My cousin invites me to a softball game –the teams were from local corporations in OakBrook — Chicago Bridge & Iron, R. H. Donnelly printing, McDonalds.
He let me know that there was an opening in the mailroom and with my US Govt mail experience, he thought I’d be a shoo in for a mailroom slot: now, its not as exciting as it sounds — but it was easy, indoors, and pay was decent. Circa 1974 (Note: one mailroom alum went on to be chairman: M Quinlan)
As to the title of this article , I joined the taste panel soon after starting. We’d test 3 samples and see if we could tell a difference: I was apparently very accurate.
They sent me to training so we could evaluate and be on same scale when describing what we were tasting. We were taught to look for first taste, mouth feel, levels of sweet/sour/bitter, finish. I spent years working on a new tartar sauce. You’re welcome. 🙂

I was awarded the pen as a bit of recognition. The best part was I could tell people I was a top tongue ( this helped when I cooked at Charlie Trotters)

▶ _RAW DATA_

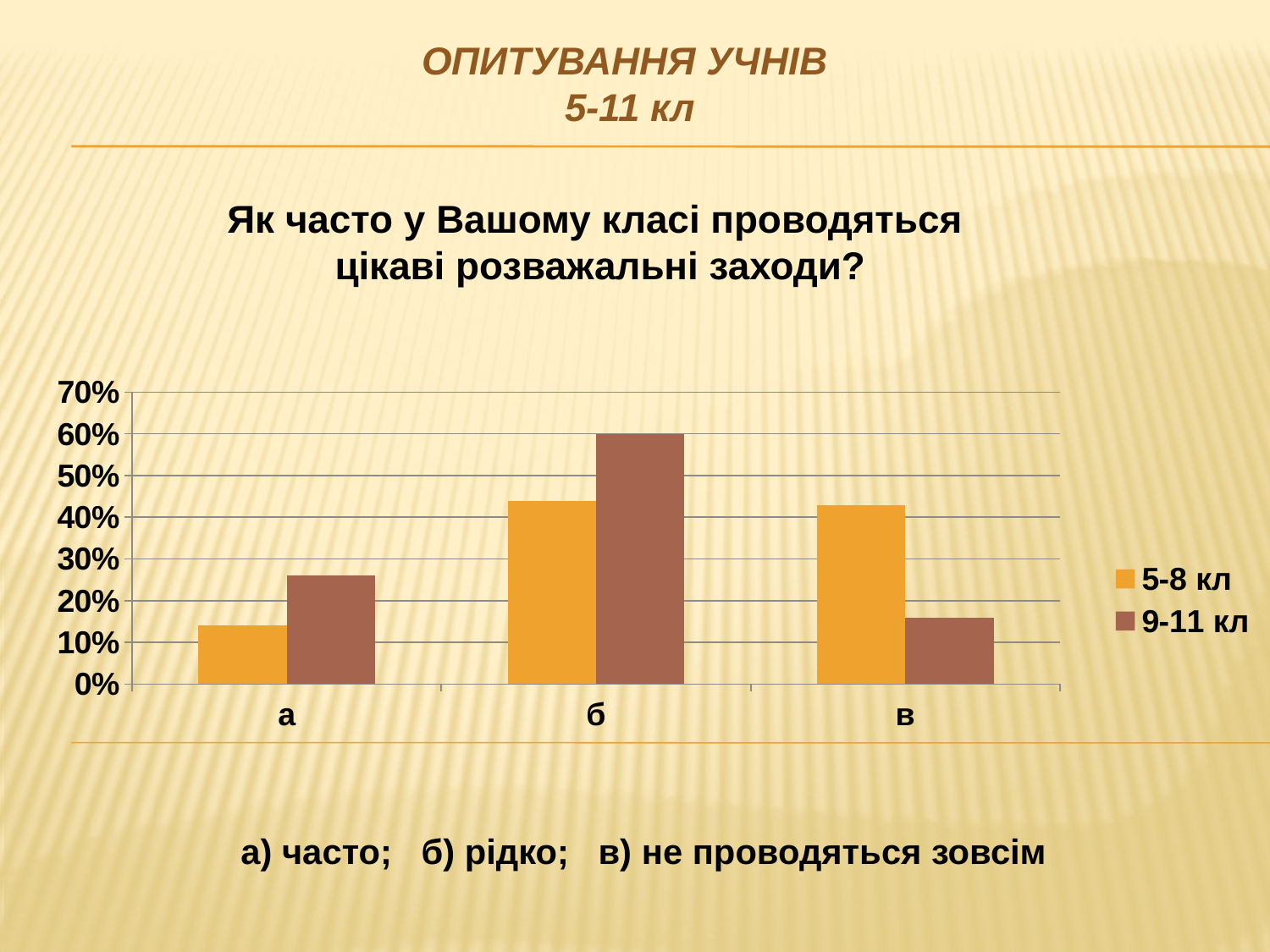
For the 9-11 кл series, which category has the lowest value? в How many categories are shown on the x axis of the chart? 3 For the 5-8 кл series, which category has the lowest value? а What kind of chart is shown on the slide? bar chart What is the value for 9-11 кл in category б? 60% In category а, which series has the larger value, 5-8 кл or 9-11 кл? 9-11 кл What are the two series named in the chart legend? 5-8 кл and 9-11 кл Is the value for 5-8 кл in category а greater or less than 20%? less In category в, which series has the larger value, 5-8 кл or 9-11 кл? 5-8 кл For the 9-11 кл series, which category has the highest value? б How many series does the chart legend list? 2 Is the value for 5-8 кл in category б greater or less than 40%? greater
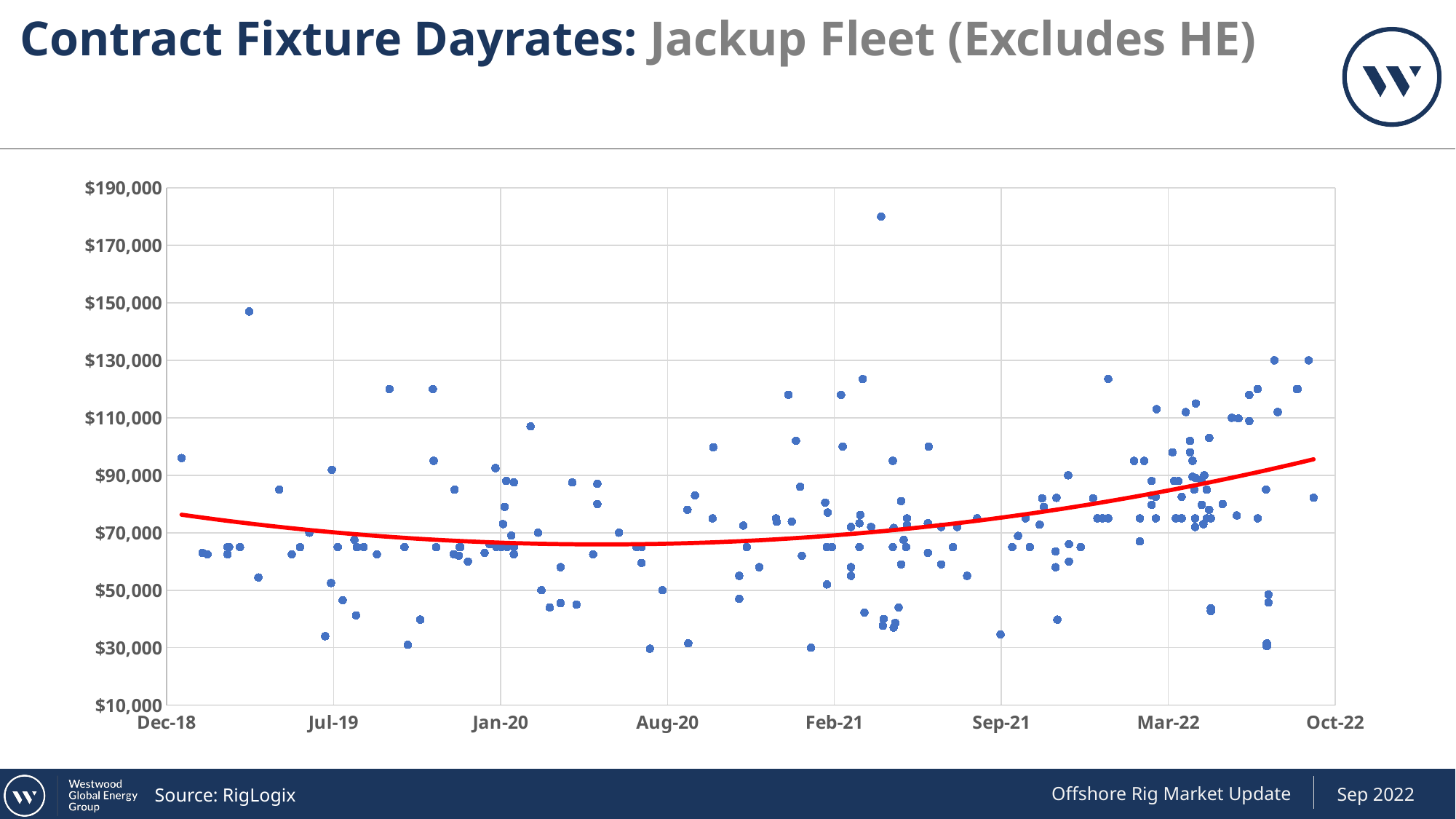
What kind of chart is shown on the slide? Scatter chart Is the highest plotted point on the chart greater or less than $170,000? greater Does the red trend line rise or fall between Sep-21 and Oct-22? Rise Are the lowest plotted points on the chart greater or less than $50,000? less How many date labels are shown along the x axis? 8 Does the red trend line end higher or lower at Oct-22 than it starts at Dec-18? Higher What colour is the trend line drawn through the scatter points? Red Is the red trend line at its left-hand end (near Dec-18) greater or less than $90,000? less What is the title of the chart on the slide? Contract Fixture Dayrates: Jackup Fleet (Excludes HE) Is the highest plotted point located before or after Feb-21 on the x axis? After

▶ _APPLY WHAT YOU READ_
• A. Answer these questions about the account of the mailroom job and the taste panel:
(i) What opening did the cousin say was available?
(ii) How many samples did the taste panel test at a time?
(iii) What was the narrator awarded as recognition?
• B. Continue the account of the mailroom job and the taste panel, starting after its final sentence.

▶ _OUTPUTS BY TASK_
• A.
(i) An opening in the mailroom.
(ii) Three samples.
(iii) A pen.

• B.
So, id deliver mail by day, and take night courses to chip away at college. not bad.
At the time, we’d start when everybody else did — and so mail wouldn’t hit the desks until after 10or later — i’m sure it wasn’t my idea but I shared with my supervisor that at the USPO we’d start sorting at 6am so we could deliver mail to the businesses first thing: why not apply that to HQ: so I’d go in early (7am) and sort most of the mail so it was ready for delivery at 8:30 as the admins arrived.
It was my first experience with process improvement — it made a difference.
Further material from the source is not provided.